** Selected passage follows **
Sollberger v. Humphries

CourtDistrict Court, E.D. Louisiana
DecidedSeptember 18, 2023
Docket2:23-cv-01023
StatusUnknown

This text of Sollberger v. Humphries (Sollberger v. Humphries) is published on Counsel Stack Legal Research, covering District Court, E.D. Louisiana primary law. Counsel Stack provides free access to over 12 million legal documents including statutes, case law, regulations, and constitutions.

Bluebook
Sollberger v. Humphries, (E.D. La. 2023).

Opinion

UNITED STATES DISTRICT COURT EASTERN DISTRICT OF LOUISIANA

SARAH SOLLBERGER CIVIL ACTION

VERSUS NO. 23-1023

JUDGE JAY ZAINEY VICTORIA HUMPHRIES SECTION A(5) ORDER AND REASONS The following motion is before the Court: Motion to Dismiss Plaintiff’s Complaint (Rec. Doc. 14) filed by Defendant, Victoria Humphries. Plaintiff, Sarah Sollberger, has filed a response/opposition to the motion. The motion, submitted on June 21, 2023, is before the Court on the briefs without oral argument.1 I. BACKGROUND This matter is a family dispute relating to a donation inter vivos. Plaintiff Sarah Sollberger (“Plaintiff”) and her brother, Samuel Sollberger (“Samuel”), were the only children of Robert Sollberger (“Robert” or “Sollberger”). Defendant Victoria Humphries (“Defendant”) was Samuel’s live-in girlfriend of several years. (Complaint ¶¶ 8, 13). In July 2022, Samuel tragically passed away in a work-related accident. (Id. ¶ 11). At the time, Defendant and Samuel lived in a house owned by Robert, with Samuel occasionally paying rent. (Id. ¶ 12). In the days following Samuel’s death, Robert transferred his interest in the house to Defendant through a donation inter vivos, revoked Plaintiff’s power of attorney and granted such authority to Defendant, and placed Defendant in charge of his medical affairs. (Id. ¶¶ 20-23, Exhibit A).
** End of Selected passage **
** Given data follows **
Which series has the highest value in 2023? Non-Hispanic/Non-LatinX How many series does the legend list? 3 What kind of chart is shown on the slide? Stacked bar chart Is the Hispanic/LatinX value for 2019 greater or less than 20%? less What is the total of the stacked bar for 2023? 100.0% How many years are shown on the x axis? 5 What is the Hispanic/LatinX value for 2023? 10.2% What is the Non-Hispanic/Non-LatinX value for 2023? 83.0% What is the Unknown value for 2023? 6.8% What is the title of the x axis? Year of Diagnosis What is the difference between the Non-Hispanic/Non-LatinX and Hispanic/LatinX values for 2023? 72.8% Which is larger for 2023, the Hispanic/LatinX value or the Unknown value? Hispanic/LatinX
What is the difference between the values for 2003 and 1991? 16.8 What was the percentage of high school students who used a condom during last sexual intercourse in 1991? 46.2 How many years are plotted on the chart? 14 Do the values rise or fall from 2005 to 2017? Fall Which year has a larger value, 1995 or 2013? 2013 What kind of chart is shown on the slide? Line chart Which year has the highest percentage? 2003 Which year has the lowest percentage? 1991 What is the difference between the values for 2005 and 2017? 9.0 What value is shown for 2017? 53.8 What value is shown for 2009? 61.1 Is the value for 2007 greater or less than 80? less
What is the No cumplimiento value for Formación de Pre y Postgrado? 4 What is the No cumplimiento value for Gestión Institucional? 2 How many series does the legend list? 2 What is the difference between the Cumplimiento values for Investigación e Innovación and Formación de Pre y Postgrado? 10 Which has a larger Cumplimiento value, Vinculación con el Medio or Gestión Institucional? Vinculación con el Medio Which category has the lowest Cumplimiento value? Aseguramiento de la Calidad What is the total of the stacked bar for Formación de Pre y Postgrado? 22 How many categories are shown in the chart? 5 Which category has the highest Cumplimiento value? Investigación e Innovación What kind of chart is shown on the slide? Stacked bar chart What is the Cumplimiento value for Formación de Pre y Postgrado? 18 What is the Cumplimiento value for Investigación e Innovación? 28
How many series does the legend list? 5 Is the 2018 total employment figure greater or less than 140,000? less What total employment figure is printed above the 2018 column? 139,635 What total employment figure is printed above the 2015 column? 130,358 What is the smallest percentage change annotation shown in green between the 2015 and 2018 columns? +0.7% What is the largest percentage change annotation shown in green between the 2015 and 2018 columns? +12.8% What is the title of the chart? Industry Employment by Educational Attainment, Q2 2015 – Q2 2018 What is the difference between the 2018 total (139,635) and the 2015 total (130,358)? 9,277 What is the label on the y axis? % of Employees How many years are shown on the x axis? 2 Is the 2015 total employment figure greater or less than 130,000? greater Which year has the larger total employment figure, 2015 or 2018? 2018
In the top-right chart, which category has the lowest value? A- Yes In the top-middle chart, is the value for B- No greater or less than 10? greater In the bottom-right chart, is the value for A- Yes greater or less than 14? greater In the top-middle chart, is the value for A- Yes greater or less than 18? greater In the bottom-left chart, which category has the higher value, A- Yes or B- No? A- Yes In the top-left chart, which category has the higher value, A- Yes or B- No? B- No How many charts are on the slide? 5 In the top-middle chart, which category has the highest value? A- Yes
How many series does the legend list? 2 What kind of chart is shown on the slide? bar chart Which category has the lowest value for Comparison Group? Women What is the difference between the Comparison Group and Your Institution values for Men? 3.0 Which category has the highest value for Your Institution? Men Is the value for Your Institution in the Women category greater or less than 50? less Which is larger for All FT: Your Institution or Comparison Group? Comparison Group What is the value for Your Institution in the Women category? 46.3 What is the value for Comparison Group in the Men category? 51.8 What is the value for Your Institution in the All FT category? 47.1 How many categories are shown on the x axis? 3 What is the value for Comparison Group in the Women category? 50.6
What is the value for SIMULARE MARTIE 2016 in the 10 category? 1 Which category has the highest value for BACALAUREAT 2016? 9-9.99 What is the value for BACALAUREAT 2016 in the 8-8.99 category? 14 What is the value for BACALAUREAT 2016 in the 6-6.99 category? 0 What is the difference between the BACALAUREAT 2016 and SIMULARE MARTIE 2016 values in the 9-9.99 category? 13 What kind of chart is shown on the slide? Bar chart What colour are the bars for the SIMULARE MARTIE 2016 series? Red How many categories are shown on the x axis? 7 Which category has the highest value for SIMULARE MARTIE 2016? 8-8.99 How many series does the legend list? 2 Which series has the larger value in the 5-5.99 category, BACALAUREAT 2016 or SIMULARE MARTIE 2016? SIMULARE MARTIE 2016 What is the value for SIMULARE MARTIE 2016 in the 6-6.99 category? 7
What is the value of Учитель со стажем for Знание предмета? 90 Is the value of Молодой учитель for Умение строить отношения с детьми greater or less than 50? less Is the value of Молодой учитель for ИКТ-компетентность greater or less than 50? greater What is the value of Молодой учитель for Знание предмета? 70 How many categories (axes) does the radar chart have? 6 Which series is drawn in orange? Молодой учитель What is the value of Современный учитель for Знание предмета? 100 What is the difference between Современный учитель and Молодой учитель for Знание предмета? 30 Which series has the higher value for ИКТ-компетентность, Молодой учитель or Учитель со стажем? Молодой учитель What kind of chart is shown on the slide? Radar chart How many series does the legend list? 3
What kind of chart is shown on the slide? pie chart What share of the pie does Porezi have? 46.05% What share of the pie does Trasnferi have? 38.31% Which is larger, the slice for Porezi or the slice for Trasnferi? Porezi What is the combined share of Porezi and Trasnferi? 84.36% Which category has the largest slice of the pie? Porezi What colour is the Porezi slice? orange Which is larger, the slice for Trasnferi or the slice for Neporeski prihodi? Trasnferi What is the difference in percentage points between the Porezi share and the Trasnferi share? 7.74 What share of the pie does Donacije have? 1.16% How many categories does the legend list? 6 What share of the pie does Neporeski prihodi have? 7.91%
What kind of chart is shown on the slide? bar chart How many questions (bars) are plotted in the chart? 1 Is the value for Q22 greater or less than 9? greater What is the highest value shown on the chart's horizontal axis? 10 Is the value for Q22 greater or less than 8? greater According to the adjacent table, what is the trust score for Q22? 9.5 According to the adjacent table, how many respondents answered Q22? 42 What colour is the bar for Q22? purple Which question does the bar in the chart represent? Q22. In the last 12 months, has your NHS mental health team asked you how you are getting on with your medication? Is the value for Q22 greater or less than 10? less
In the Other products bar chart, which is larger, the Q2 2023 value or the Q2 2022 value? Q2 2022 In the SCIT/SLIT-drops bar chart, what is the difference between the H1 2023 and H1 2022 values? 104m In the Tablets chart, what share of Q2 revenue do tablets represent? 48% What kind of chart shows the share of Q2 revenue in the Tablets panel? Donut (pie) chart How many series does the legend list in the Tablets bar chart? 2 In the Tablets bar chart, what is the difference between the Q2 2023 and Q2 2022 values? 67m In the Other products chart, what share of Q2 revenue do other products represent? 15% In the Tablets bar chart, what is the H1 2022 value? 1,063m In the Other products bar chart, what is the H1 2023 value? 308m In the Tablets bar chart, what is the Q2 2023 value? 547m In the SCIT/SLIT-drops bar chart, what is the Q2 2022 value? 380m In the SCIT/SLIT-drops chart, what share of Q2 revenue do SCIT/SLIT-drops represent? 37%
** End of Given data **
__Required work__:
1. Render this sentence from the Sollberger v. Humphries opinion in Spanish: "In July 2022, Samuel tragically passed away in a work-related accident."
2. Extend the Sollberger v. Humphries opinion beyond its last sentence, in the court's own style.

__Expected results__:
1. En julio de 2022, Samuel falleció trágicamente en un accidente laboral.

2.
1 Defendant has requested oral argument, but the Court is not persuaded that oral argument would be helpful. According to Plaintiff, these documents were fraudulently obtained and executed. (Complaint ¶¶ 20-21). Plaintiff’s complaint details the events that took place following Samuel’s passing, including execution of these documents. Plaintiff’s complaint includes six causes of action.

Defendant now moves to dismiss all causes of action pursuant to Rule 12(b)(1) and, in the alternative, 12(b)(6).2 II. DISCUSSION

A motion filed pursuant to Rule 12(b)(1) raises the defense of lack of subject-matter jurisdiction. Fed. R. Civ. Pro. 12(b)(1); Ramming v. United States, 281 F.3d 158, 161 (5th Cir. 2001). Lack of subject-matter jurisdiction may be founded on any one of three bases: (1) the complaint alone; (2) the complaint supplemented by undisputed facts evidenced in the record; or (3) the complaint supplemented by undisputed facts plus the court’s resolution of disputed facts. Id. (citing Barrera-Montenegro v. United States, 74 F.3d 657, 659 (5th Cir. 1996)). In examining a Rule 12(b)(1) motion, the district court is empowered to consider matters of fact which may be in dispute. Id. (citing Williamson v. Tucker, 645 F.2d 404, 413 (5th Cir. 1981)). Ultimately, such

a motion to dismiss should be granted only if it appears that the plaintiff cannot prove any set of facts in support of their claim that would entitle the plaintiff to relief. Id. (citing Home Builders Ass’n of Miss., Inc. v. City of Madison, Miss., 143 F.3d 1006, 1010 (5th Cir. 1998)). Because Article III, § 3 of the United States Constitution limits the jurisdiction of federal courts to “cases” and “controversies,” federal courts have developed justiciability doctrines such as ripeness and standing, both of which are essential components of subject-matter jurisdiction.

2 The Court notes that various exhibits were attached to the motion and to the opposition. Because this is being considered as a Rule 12(b)(6) motion, these exhibits will not be taken into consideration. Sample v. Morrison, 406 F.3d 310, 312 (2005) (citing United Transp. Union v. Foster, 205 F.3d 851, 857 (5th Cir. 2000)). The requirement of standing “is an essential and unchanging part of the case-or-controversy requirement of Article III.” Lujan v. Defenders of Wildlife, 504 U.S. 555, 560 (1992).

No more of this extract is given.